Foundation “Preferente Aandelen Macintosh Retail Group”
The object of Stichting Preferente Aandelen Macintosh Retail Group (Macintosh Preference Chares Foundation) is to promote the interests of Macintosh Retail Group N.V., its business and all those involved with it, in connection with which all potential influences that could threaten continuity, independence or identity which could be in conflict with the aforementioned interests are avoided wherever possible, among other things. In 1993, Macintosh concluded an agreement with the Foundation that gives the Foundation the right - as a further preventive measure, and on its own imitative - to take preference shares (call option) and exercise the attached voting rights if a hostile takeover bid is made or impending.
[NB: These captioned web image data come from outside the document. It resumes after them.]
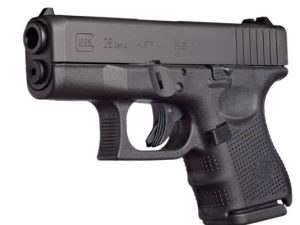 GLOCK G26 G4 9MM 10+1 3.46" FS     #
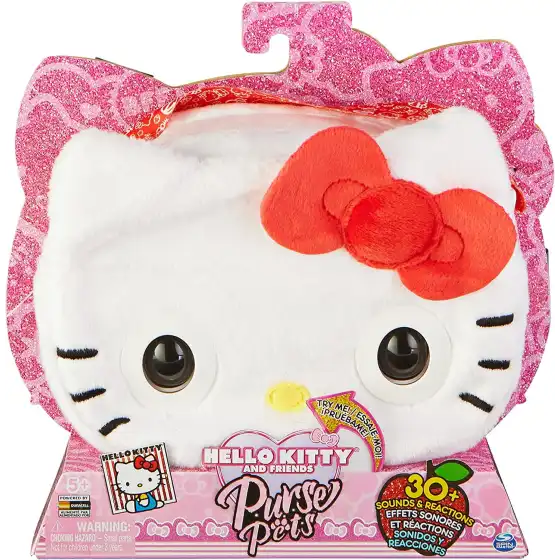 Purse Pet Borsetta Interattiva Hello Kitty Spin Master - 1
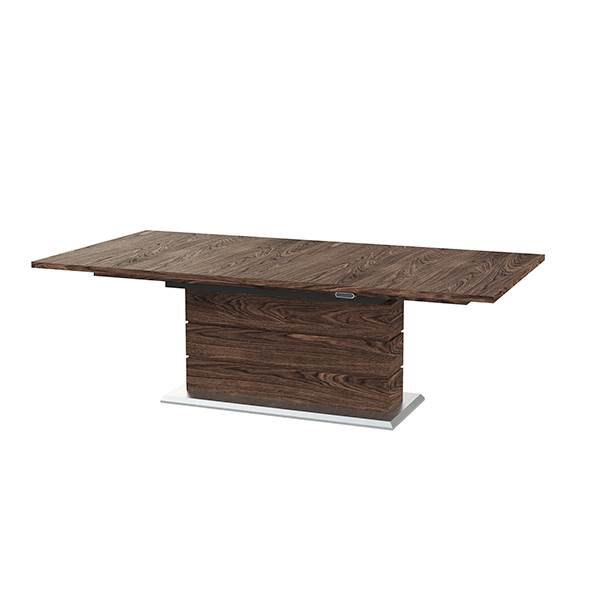 Sm30 Olieret Valnød Finer Skovby Spisebord - 5707584030045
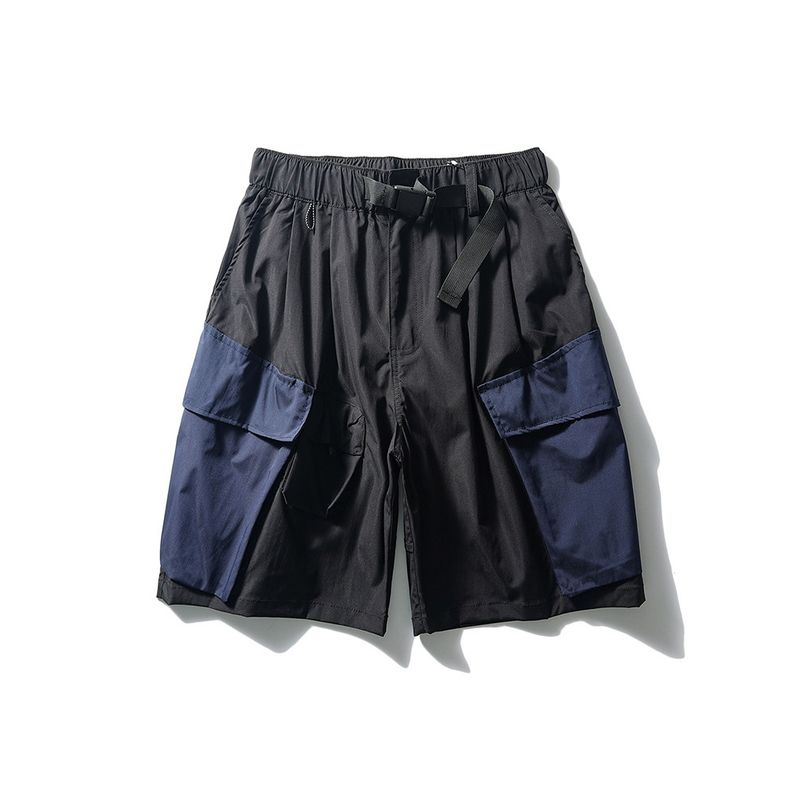 American Mountain Functional Workwear Shorts Men's Summer Loose Fifth Pants Export Men's Pants Outdoor Sports and Casual Pants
This agreement was amended in mid-2008. A hostile takeover bid is understood to mean a bid for Macintosh's ordinary shares, with a view to transferring control to the party making the bid without the consent of the Supervisory Board and/or without the Supervisory Board having been notified in advance. According to Macintosh and the Foundation, the call option was granted to the Foundation partly with a view to preventing, delaying or complicating any undesirable shareholder influence in Macintosh or any undesirable concentration of control in the company. The maximum number of preference shares that can be acquired by the Foundation without the approval of the General Meeting of Shareholders is equal to the number of shares outstanding minus one.
Under Section 346(c) of Book 2 of the Netherlands Civil Code, Macintosh has granted the Foundation the right of enquiry as referred to in Section 345 of Book 2 of the Netherlands Civil Code, enabling the foundation to achieve its objective without being required to use the call option it has been granted.
The Foundation's administration currently consists of the following independent members:
|J.A.J. Vink (Chairman||2009 / 2013||2017||67||Former CEO of CSM N.V.|
|mr B.H.M.J.J. Verwilghen||2014||2018||62|
Company Secretary of SBM
|mr M.J. Cools||2011||2015||57||Attorney-at-law / partner at De Advocaten van Van Riet B.V.|
The Foundation's administration is independent of the company, since none of the members: (a) is a member or former member of the Managing Board or Supervisory Board of the company or any of its group companies; (b) is employed by the company or any of its group companies; or (c) is a permanent adviser to the company or any of its group companies. The administrators do not hold financial stakes in the company. The Foundation is an entity independent of Macintosh within the meaning of Section 5:71(1)(c) of the Financial Supervision Act.